**Exercise details:** Continue the news report on the arrests in Jamaica of suspects in the Moïse assassination, picking up after its final sentence.
Segment Start: Provided text
Published:Sunday | January 16, 2022 | 11:31 AM
Commissioner of Police Major General Antony Anderson -File photo.

Commissioner of Police Major General Antony Anderson says the apprehension of two fugitives linked to the assassination of former Haitian President Jovenel Moïse signals the strength of the country's intelligence apparatus.

John Joel Joseph, a former Haitian politician and key suspect in Moïse's killing last July, was captured by local law enforcement on Friday evening in St Elizabeth.

He's the second suspect in the case to have been nabbed in Jamaica on immigration charges.

READ: Déjà vu

Joseph and members of his family were reportedly arrested at a Warminster house around 8:30 Friday evening by members of the police's Counter-Terrorism & Organised Crime Unit.

The other key suspect, ex-Colombian military officer Mario Antonio Palacios, was deported from Jamaica on January 3 in keeping with an order by the Supreme Court here.

However, he was reportedly intercepted in Panama by United States law enforcement agents and taken to Florida where he was charged with various crimes related to Moïse's assassination.

Palacios was held in Jamaica in October and a deportation order was later issued, after which the Jamaican authorities got news that he was wanted in Haiti.
Segment End: Provided text
Segment Start: Data to examine
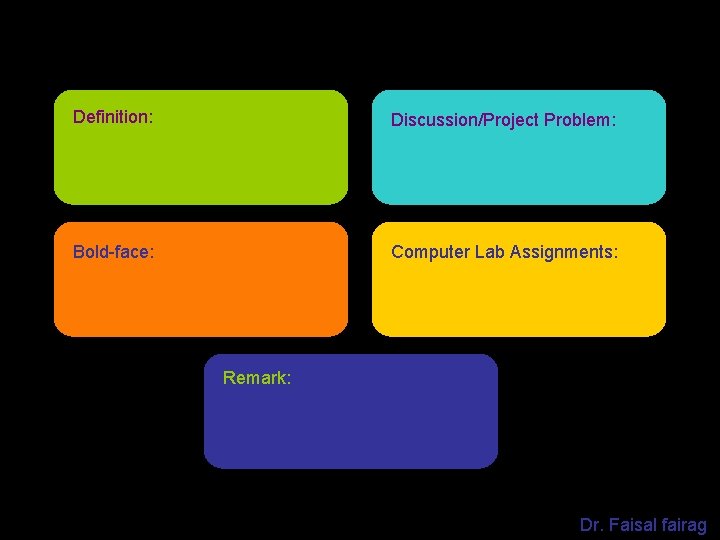 Definition:

Discussion/Project Problem:

Bold-face:

Computer Lab Assignments:

Remark:

Dr. Faisal fairag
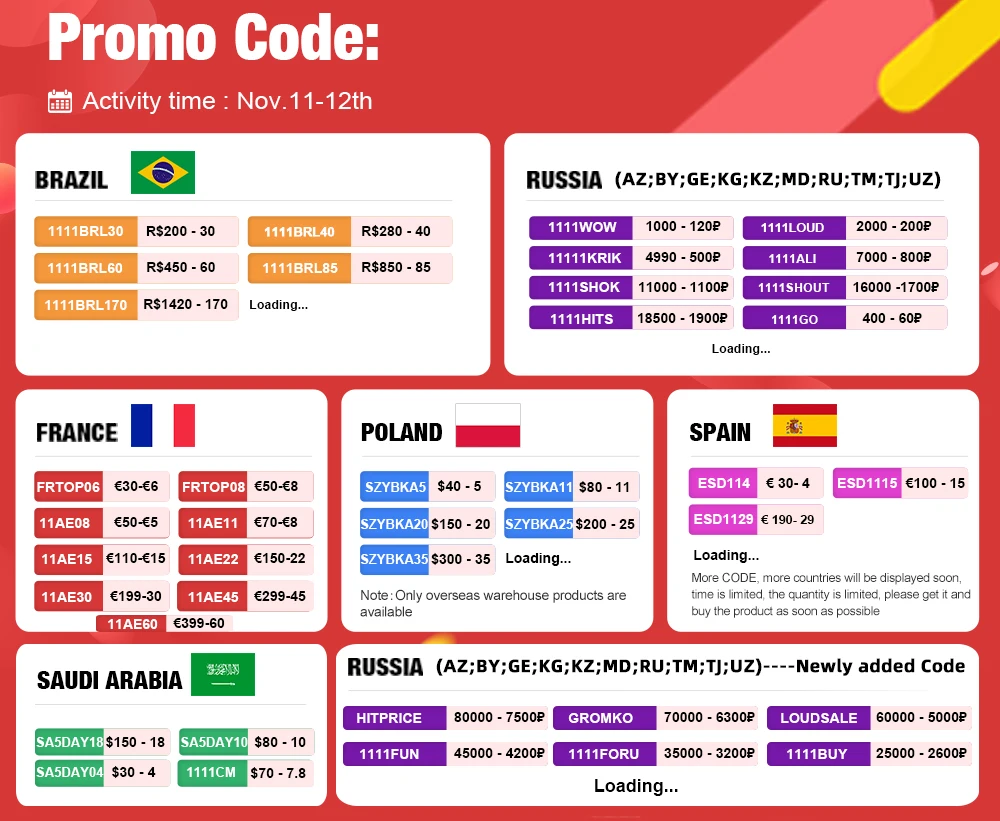 Promo Code:

Activity time : Nov.11-12th

BRAZIL

1111BRL30 R$200 - 30
1111BRL40 R$280 - 40
1111BRL60 R$450 - 60
1111BRL85 R$850 - 85
1111BRL170 R$1420 - 170
Loading...

RUSSIA (AZ;BY;GE;KG;KZ;MD;RU;TM;TJ;UZ)

1111WOW 1000 - 120₽
1111LOUD 2000 - 200₽
11111KRIK 4990 - 500₽
1111ALI 7000 - 800₽
1111SHOK 11000 - 1100₽
1111SHOUT 16000 -1700₽
1111HITS 18500 - 1900₽
1111GO 400 - 60₽
Loading...

FRANCE

FRTOP06 €30-€6
FRTOP08 €50-€8
11AE08 €50-€5
11AE11 €70-€8
11AE15 €110-€15
11AE22 €150-22
11AE30 €199-30
11AE45 €299-45
11AE60 €399-60

POLAND

SZYBKA5 $40 - 5
SZYBKA11 $80 - 11
SZYBKA20 $150 - 20
SZYBKA25 $200 - 25
SZYBKA35 $300 - 35
Loading...

Note: Only overseas warehouse products are available

SPAIN

ESD114 € 30- 4
ESD1115 €100 - 15
ESD1129 € 190- 29
Loading...

More CODE, more countries will be displayed soon, time is limited, the quantity is limited, please get it and buy the product as soon as possible

SAUDI ARABIA

SA5DAY18 $150 - 18
SA5DAY10 $80 - 10
SA5DAY04 $30 - 4
1111CM $70 - 7.8

RUSSIA (AZ;BY;GE;KG;KZ;MD;RU;TM;TJ;UZ)----Newly added Code

HITPRICE 80000 - 7500₽
GROMKO 70000 - 6300₽
LOUDSALE 60000 - 5000₽
1111FUN 45000 - 4200₽
1111FORU 35000 - 3200₽
1111BUY 25000 - 2600₽
Loading...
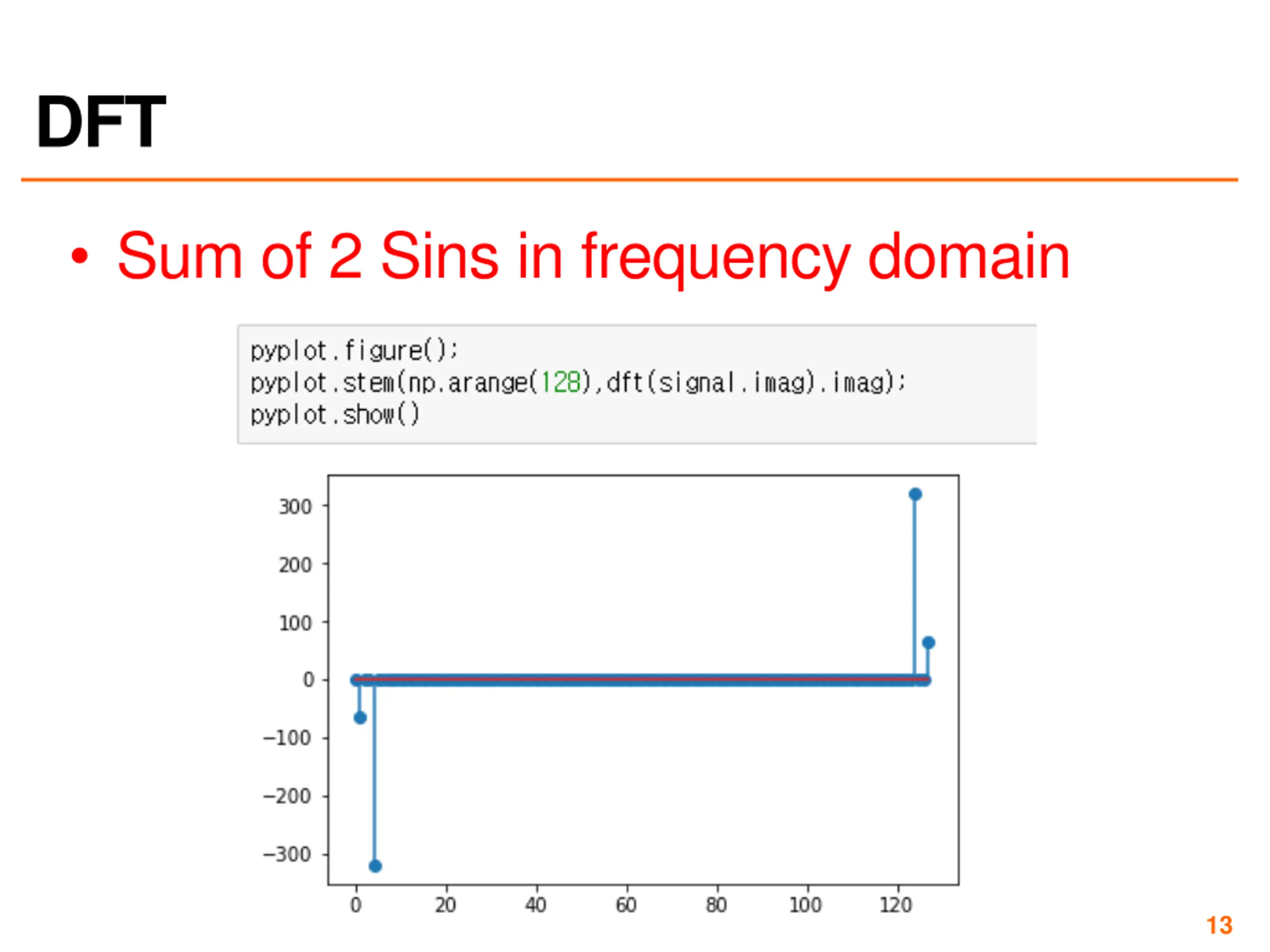 DFT

• Sum of 2 Sins in frequency domain

pyplot.figure();
pyplot.stem(np.arange(128),dft(signal.imag).imag);
pyplot.show()

300
200
100
0
−100
−200
−300
0 20 40 60 80 100 120

13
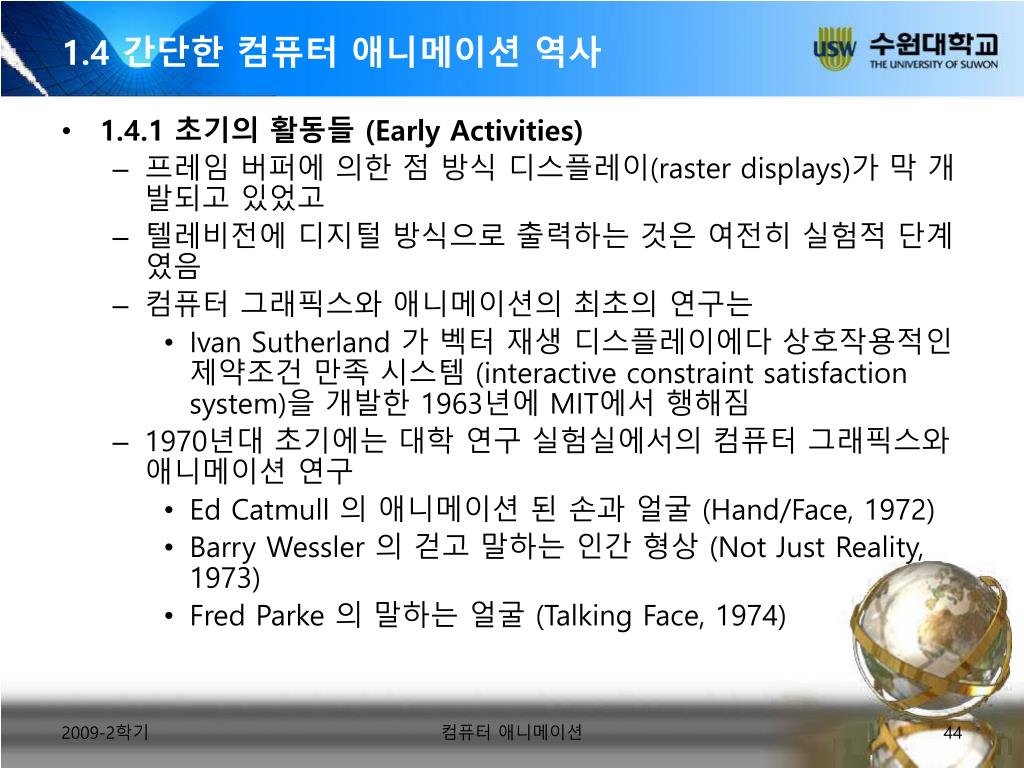 1.4 간단한 컴퓨터 애니메이션 역사

USW 수원대학교 THE UNIVERSITY OF SUWON

• 1.4.1 초기의 활동들 (Early Activities)
– 프레임 버퍼에 의한 점 방식 디스플레이(raster displays)가 막 개발되고 있었고
– 텔레비전에 디지털 방식으로 출력하는 것은 여전히 실험적 단계였음
– 컴퓨터 그래픽스와 애니메이션의 최초의 연구는
• Ivan Sutherland 가 벡터 재생 디스플레이에다 상호작용적인 제약조건 만족 시스템 (interactive constraint satisfaction system)을 개발한 1963년에 MIT에서 행해짐
– 1970년대 초기에는 대학 연구 실험실에서의 컴퓨터 그래픽스와 애니메이션 연구
• Ed Catmull 의 애니메이션 된 손과 얼굴 (Hand/Face, 1972)
• Barry Wessler 의 걷고 말하는 인간 형상 (Not Just Reality, 1973)
• Fred Parke 의 말하는 얼굴 (Talking Face, 1974)

2009-2학기

컴퓨터 애니메이션

44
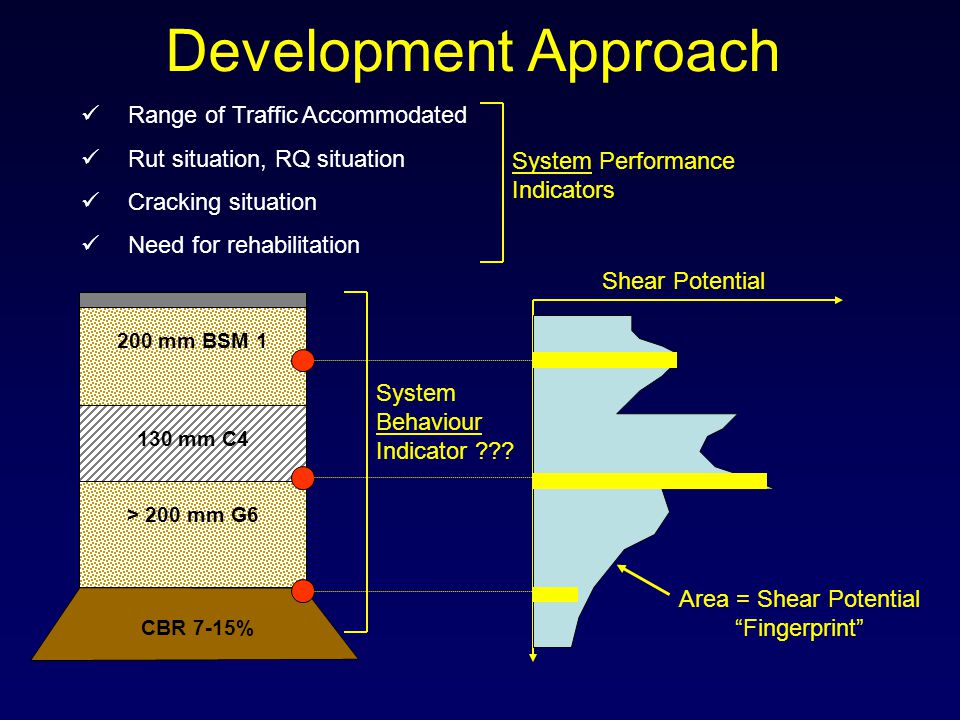 Development Approach

✓ Range of Traffic Accommodated
✓ Rut situation, RQ situation
✓ Cracking situation
✓ Need for rehabilitation

System Performance Indicators

200 mm BSM 1
130 mm C4
> 200 mm G6
CBR 7-15%

System Behaviour Indicator ???

Shear Potential

Area = Shear Potential "Fingerprint"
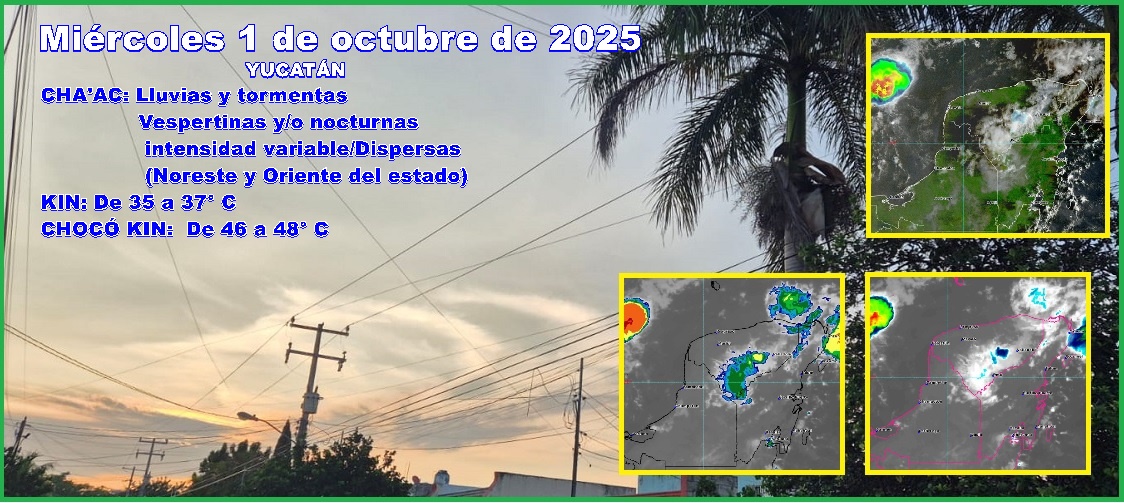 Miércoles 1 de octubre de 2025
YUCATÁN
CHA'AC: Lluvias y tormentas Vespertinas y/o nocturnas intensidad variable/Dispersas (Noreste y Oriente del estado)
KIN: De 35 a 37° C
CHOCÓ KIN: De 46 a 48° C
Segment End: Data to examine
**Reply to the exercise:**
Addressing the issue at a press conference this morning, Anderson lauded the work of the country's security forces in intelligence gathering and the apprehension of fugitives.

Acknowledging the porous nature of the country's border, he stressed that the security forces have heightened operational activities which have resulted in the disruption of criminal activities.

He charged that this demonstrates that Jamaica is not a safe haven for fugitives.

He highlighted the longstanding issue of the drugs-for-gun trade between Jamaica and Haiti and said that the security forces are committed to breaking the back of the activity.

Jamaica is a key trans-shipment hub for drug smugglers because of its nodes of vulnerability and its more than 140 informal ports identified by the police.